**Document**
▶
It is something of a relief to struggle out of Mr Flanagan’s verbiage to consider Mr McLaughlin’s declaration of faith, not least because it is only half the length of the Flanagan work.  It is even more pleasant to note that there is little in it that is not a digest of the original SD Statement. The one addition to it is an attack on the SP (parliamentarist) and SWP (‘populist’) for their positions. It is implied, in fact, that to vote for Scottish independence was to vote for the positions of the SNP on austerity, the retention of the monarchy, NATO et al. If, in fact the organisations concerned did encourage people to believe in the SNP as anything progressive beyond being a catalyst for Scots political independence, Mr McLaughlin was correct in categorising them. This writer does not know their line on the matter; he has better things to do than read their publications. He will repeat simply that Scottish national demands are greater than the SNP and that, in any struggle a revolutionary may find him/herself advancing temporarily in the same direction as reformists, even bourgeois ones. After all, neither Mr Flanagan nor Mr McLaughlin nor, indeed the SD leadership seems to find anything embarrassing in marching temporarily in the same direction as Cameron, UKIP et al.

In all this, there has been one substantive objection to voting Yes: the idea that splitting the bourgeois parliamentary union must split the working class within it. It does not follow. ‘After the Secession of Norway from Sweden,’ Lenin reported in 1917, ‘mutual trust increased between the two peoples, between the proletariats of these countries.’ (Collected Works, Vol.24, P.300.). As this writer noted in his original objection to the SD Statement, the position of Norway on its secession was close to that of Scotland in the minimalist current nature of Norwegian oppression; the Norwegian parliament had already more power than the Holyrood Assembly. Certainly, the handling of the breach was, too, a model of how such separation should be, is ignored, all too often, by participants, particularly the dominant ones in similar splits, and would be likely to be ignored by the British establishment on its present form. To this objection, it can be said that it is likely that retaining the union will cause new national disputes (A prospective one is appearing already over devo max) and that by the time of the next independence referendum, Scotland is likely to be more oppressed than before. In any case, whether or no Scotland is part of a single British political entity, it is up to the organisations of the workers, inspired by the most conscious elements to try to check their rulers’ spite.

And what of the objections in the historical part of the SD Statement?  They are half truths at best. Scotland did vote itself into the parliamentary union, its path eased by the existing dual monarchy, as freely as was possible, given  the corrupt and restricted parliamentary system of the time. For two centuries, it could consider itself a joint partner in Britain Inc. Sections of its bourgeoisie were prepared to abandon the national name for that of ‘North British’: a railway, an insurance company, hotels (it is a fair bet that any such firm in Ireland styling itself ‘West British’ would not have had similar success.) Then, as the competition from abroad became more intense, sections of the Scots bourgeoisie decided to jump ship. There is no doubt about this; the writer remarked on the defection in its early stages in his ‘Irish Nationalism & British Imperialism’ forty years ago.
◀
**Supplied records**
▶
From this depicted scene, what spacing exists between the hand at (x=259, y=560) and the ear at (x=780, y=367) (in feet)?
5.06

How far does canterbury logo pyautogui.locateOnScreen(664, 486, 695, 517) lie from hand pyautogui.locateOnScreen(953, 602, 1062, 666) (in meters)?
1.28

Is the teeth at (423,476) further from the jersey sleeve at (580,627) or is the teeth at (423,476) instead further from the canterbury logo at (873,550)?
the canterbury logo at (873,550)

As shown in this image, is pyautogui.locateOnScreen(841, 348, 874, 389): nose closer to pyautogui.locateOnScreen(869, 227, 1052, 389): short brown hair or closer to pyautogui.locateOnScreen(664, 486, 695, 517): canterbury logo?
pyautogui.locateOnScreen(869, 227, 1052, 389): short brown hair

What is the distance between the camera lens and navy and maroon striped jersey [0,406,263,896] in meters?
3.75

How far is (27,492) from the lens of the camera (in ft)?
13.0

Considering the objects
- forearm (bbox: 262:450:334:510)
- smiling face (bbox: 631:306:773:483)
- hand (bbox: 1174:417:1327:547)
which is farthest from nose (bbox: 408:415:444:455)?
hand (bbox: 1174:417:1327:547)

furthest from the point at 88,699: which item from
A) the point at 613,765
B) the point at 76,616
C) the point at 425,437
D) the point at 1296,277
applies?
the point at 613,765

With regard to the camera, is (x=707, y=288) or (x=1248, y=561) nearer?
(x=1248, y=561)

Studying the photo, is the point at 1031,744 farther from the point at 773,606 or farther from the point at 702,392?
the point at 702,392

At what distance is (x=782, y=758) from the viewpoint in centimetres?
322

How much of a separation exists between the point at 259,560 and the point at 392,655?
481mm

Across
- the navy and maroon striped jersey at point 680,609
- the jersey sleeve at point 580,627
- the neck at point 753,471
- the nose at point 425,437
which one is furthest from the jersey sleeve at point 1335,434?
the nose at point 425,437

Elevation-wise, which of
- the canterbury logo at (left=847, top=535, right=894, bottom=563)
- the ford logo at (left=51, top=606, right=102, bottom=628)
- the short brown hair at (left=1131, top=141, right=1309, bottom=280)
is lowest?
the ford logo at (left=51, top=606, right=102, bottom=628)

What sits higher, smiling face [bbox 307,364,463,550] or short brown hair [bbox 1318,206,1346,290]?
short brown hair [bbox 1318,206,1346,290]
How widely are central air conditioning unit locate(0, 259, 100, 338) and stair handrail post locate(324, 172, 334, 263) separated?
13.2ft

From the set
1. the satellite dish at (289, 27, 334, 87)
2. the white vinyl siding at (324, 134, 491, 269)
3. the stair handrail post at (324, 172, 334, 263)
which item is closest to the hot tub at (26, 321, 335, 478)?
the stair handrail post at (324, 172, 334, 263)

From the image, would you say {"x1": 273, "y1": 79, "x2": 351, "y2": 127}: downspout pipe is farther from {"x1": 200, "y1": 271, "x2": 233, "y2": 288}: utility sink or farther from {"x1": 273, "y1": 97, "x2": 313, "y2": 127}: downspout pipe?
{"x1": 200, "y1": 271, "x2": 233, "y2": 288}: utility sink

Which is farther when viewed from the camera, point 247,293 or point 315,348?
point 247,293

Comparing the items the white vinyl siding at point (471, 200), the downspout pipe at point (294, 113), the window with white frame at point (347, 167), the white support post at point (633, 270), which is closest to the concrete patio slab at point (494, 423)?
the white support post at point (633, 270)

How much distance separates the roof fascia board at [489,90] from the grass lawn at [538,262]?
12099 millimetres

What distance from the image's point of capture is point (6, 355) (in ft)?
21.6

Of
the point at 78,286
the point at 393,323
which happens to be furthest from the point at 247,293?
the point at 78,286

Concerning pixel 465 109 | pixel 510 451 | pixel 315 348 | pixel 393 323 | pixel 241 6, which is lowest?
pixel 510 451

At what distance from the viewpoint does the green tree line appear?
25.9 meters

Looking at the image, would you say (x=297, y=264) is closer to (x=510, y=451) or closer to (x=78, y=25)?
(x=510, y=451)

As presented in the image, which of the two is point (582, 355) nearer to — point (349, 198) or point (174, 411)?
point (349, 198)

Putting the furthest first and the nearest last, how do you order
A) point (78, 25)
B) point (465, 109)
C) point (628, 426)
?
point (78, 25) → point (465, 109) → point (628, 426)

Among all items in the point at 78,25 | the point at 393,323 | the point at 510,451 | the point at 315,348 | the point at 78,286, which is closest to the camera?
◀
**Written tasks**
[a] Answer these questions about the essay on Scottish independence:
(i) How long is Mr McLaughlin's declaration of faith compared with the Flanagan work?
(ii) In what year did Lenin report on the secession of Norway from Sweden?
(iii) What name were sections of the Scots bourgeoisie prepared to take in place of the national name?
[b] Put the rows from the line that contains "Looking at the" through the line that contains "point (78, 25) →" into a JSON list of strings, one string for each line, with blank lines left out.
The essay and the rows were taken from unrelated sources.

**Expected answers**
[a]
(i) It is half the length.
(ii) 1917.
(iii) 'North British'.

[b]
[
  "Looking at the image, would you say (x=297, y=264) is closer to (x=510, y=451) or closer to (x=78, y=25)?",
  "(x=510, y=451)",
  "As presented in the image, which of the two is point (582, 355) nearer to — point (349, 198) or point (174, 411)?",
  "point (349, 198)",
  "Putting the furthest first and the nearest last, how do you order",
  "A) point (78, 25)",
  "B) point (465, 109)",
  "C) point (628, 426)",
  "?",
  "point (78, 25) → point (465, 109) → point (628, 426)"
]